• PROBLEM DETAILS: Pull every line of the records below and copy each one unchanged, answers included.

• LISTED RECORDS:
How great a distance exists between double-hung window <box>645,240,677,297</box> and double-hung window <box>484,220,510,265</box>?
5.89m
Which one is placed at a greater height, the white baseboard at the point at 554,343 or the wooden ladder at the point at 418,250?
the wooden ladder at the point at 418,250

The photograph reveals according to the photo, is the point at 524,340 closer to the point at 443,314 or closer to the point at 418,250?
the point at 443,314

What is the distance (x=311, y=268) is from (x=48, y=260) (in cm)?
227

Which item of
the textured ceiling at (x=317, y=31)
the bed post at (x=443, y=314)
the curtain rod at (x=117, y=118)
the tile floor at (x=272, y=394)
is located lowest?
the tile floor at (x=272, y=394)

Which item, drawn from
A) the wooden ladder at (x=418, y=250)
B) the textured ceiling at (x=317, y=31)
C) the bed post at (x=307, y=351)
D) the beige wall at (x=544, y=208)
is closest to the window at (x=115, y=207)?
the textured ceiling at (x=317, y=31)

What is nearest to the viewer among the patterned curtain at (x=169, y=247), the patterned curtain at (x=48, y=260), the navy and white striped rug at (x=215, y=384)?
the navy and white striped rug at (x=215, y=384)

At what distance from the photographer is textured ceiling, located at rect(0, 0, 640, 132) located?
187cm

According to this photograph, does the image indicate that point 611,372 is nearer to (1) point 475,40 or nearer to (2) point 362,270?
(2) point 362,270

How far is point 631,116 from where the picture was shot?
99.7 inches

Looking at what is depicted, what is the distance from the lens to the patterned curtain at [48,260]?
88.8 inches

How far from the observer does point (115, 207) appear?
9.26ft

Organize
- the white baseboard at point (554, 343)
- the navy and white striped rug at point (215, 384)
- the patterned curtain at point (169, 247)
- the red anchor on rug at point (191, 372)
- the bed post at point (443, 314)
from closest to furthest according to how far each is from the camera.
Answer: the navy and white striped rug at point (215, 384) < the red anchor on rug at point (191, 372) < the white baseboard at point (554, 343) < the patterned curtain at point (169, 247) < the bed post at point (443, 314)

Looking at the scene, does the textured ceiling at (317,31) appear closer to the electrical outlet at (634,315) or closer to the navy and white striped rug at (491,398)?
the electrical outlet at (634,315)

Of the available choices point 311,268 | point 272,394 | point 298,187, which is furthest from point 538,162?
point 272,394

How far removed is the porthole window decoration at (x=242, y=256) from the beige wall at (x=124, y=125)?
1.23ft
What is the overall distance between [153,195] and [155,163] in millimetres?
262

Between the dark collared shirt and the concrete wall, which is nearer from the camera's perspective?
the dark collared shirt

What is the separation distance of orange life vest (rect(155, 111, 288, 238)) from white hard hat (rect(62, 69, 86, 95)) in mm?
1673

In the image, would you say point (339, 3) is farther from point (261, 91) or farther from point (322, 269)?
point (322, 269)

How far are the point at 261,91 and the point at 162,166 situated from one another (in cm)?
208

• EXERCISE ANSWER:
How great a distance exists between double-hung window <box>645,240,677,297</box> and double-hung window <box>484,220,510,265</box>?
5.89m
Which one is placed at a greater height, the white baseboard at the point at 554,343 or the wooden ladder at the point at 418,250?
the wooden ladder at the point at 418,250

The photograph reveals according to the photo, is the point at 524,340 closer to the point at 443,314 or closer to the point at 418,250?
the point at 443,314

What is the distance (x=311, y=268) is from (x=48, y=260) (in cm)?
227

Which item of
the textured ceiling at (x=317, y=31)
the bed post at (x=443, y=314)
the curtain rod at (x=117, y=118)
the tile floor at (x=272, y=394)
is located lowest?
the tile floor at (x=272, y=394)

Which item, drawn from
A) the wooden ladder at (x=418, y=250)
B) the textured ceiling at (x=317, y=31)
C) the bed post at (x=307, y=351)
D) the beige wall at (x=544, y=208)
is closest to the window at (x=115, y=207)?
the textured ceiling at (x=317, y=31)

What is nearest to the viewer among the patterned curtain at (x=169, y=247), the patterned curtain at (x=48, y=260), the navy and white striped rug at (x=215, y=384)?
the navy and white striped rug at (x=215, y=384)

At what distance from the photographer is textured ceiling, located at rect(0, 0, 640, 132) located?
187cm

According to this photograph, does the image indicate that point 611,372 is nearer to (1) point 475,40 or nearer to (2) point 362,270?
(2) point 362,270

How far is point 631,116 from where the picture was shot?
99.7 inches

Looking at what is depicted, what is the distance from the lens to the patterned curtain at [48,260]?
88.8 inches

How far from the observer does point (115, 207) appear?
9.26ft

Organize
- the white baseboard at point (554, 343)
- the navy and white striped rug at point (215, 384)
- the patterned curtain at point (169, 247)
- the red anchor on rug at point (191, 372)
- the bed post at point (443, 314)
from closest to furthest according to how far each is from the camera.
Answer: the navy and white striped rug at point (215, 384) < the red anchor on rug at point (191, 372) < the white baseboard at point (554, 343) < the patterned curtain at point (169, 247) < the bed post at point (443, 314)

Looking at the scene, does the textured ceiling at (317,31) appear closer to the electrical outlet at (634,315) or closer to the navy and white striped rug at (491,398)?
the electrical outlet at (634,315)

Of the available choices point 311,268 | point 272,394 | point 298,187, which is furthest from point 538,162?
point 272,394

How far removed is the porthole window decoration at (x=242, y=256) from the beige wall at (x=124, y=125)?
1.23ft
What is the overall distance between [153,195] and [155,163] in millimetres?
262

Between the dark collared shirt and the concrete wall, which is nearer from the camera's perspective?
the dark collared shirt

What is the separation distance of orange life vest (rect(155, 111, 288, 238)) from white hard hat (rect(62, 69, 86, 95)) in mm?
1673

In the image, would you say point (339, 3) is farther from point (261, 91) or farther from point (322, 269)?
point (322, 269)

How far are the point at 261,91 and the point at 162,166 situated from one another (in cm)?
208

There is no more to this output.